Badmaash is gorgeous, magnetic, intellectually dazzling, but also the kind of fling who makes you question your own politics in a way that leaves you slightly bummed, not enlightened. It’s not their fault. It’s not mine either. It’s just a mismatch.
And so, with respect and a lingering bruise to my ego, I’m chucking Badmaash. Not because it’s bad, but because maybe I’m not as evolved as I wanted to believe, and goddamn it, leave my chana masala alone.
Marry: Bavel
Bavel was love at first sight, but not the fleeting, candle-flare kind. More like the spark you don’t quite trust at first because it feels too good, too cinematic, too obvious. The honeymoon phase usually burns me out; I’m conditioned to believe the higher the high, the sooner the crash. But Bavel keeps rewriting that story. Every return visit feels like proof that maybe some flames do have staying power.
The dishes don’t just impress; they evolve. The hummus still lands like a revelation, the shawarma still seduces, the vegetables still remind you you’ve been underestimating vegetables your entire life, but each time, there’s some new gesture, some surprising note that keeps you from taking any of it for granted. It’s not routine; it’s renewal.
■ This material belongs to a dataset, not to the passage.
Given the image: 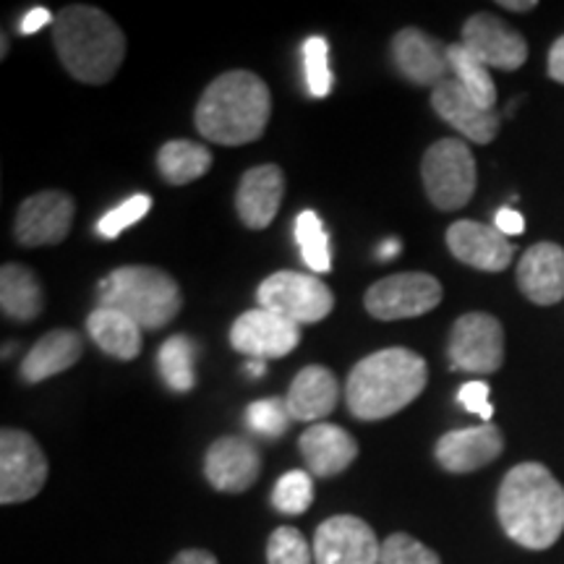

And here’s the complicated truth: My feelings are painted by the time I spent working on the line there. It should’ve soured me, turned me off, made me roll my eyes whenever someone brought it up. But it didn’t. If anything, it made my respect deeper. Because now I know how much sweat, stress, and sheer willpower goes into upholding those standards. The food deserves its flowers, but so do the people who keep the bar that high, night after night.
Do I sometimes wonder if the love will last? Sure. Even in great relationships, there are nights you fidget, question, doubt. But then a plate hits the table and the room tilts, and suddenly you remember why you said yes in the first place. That’s what makes this a marriage: not perfection, but the deep faith that giving it its flowers, for better or worse, is always the right call.
Bavel doesn’t just feed me. It raises my standards, quietly and insistently, the way real love should. Reader, this is the one I marry. Faithfully, hungrily, and without regret.
So here we are: Jon & Vinny’s, the fling who texts you at midnight and makes you kvell about it later. Badmaash, the visionary who left me questioning my own politics before I finally admitted we weren’t a fit. And Bavel, the love story, love at first sight that somehow never burned out, still teaching me to raise my standards every single time.
If nothing else, Volume Six proves that dining in LA is never just about food. It’s about projection, ego, heartbreak, and the occasional revelation tucked inside a shawarma. Some restaurants thrill, some confuse, some raise the bar so high you wonder how you ever settled before.
And that’s the whole point of this ridiculous little framework: to remind myself, and maybe you, that food, like love, isn’t about perfection. It’s about the stories we tell, the standards we set, and the faith that sometimes, even in this city of smoke and mirrors, the right flame really will last.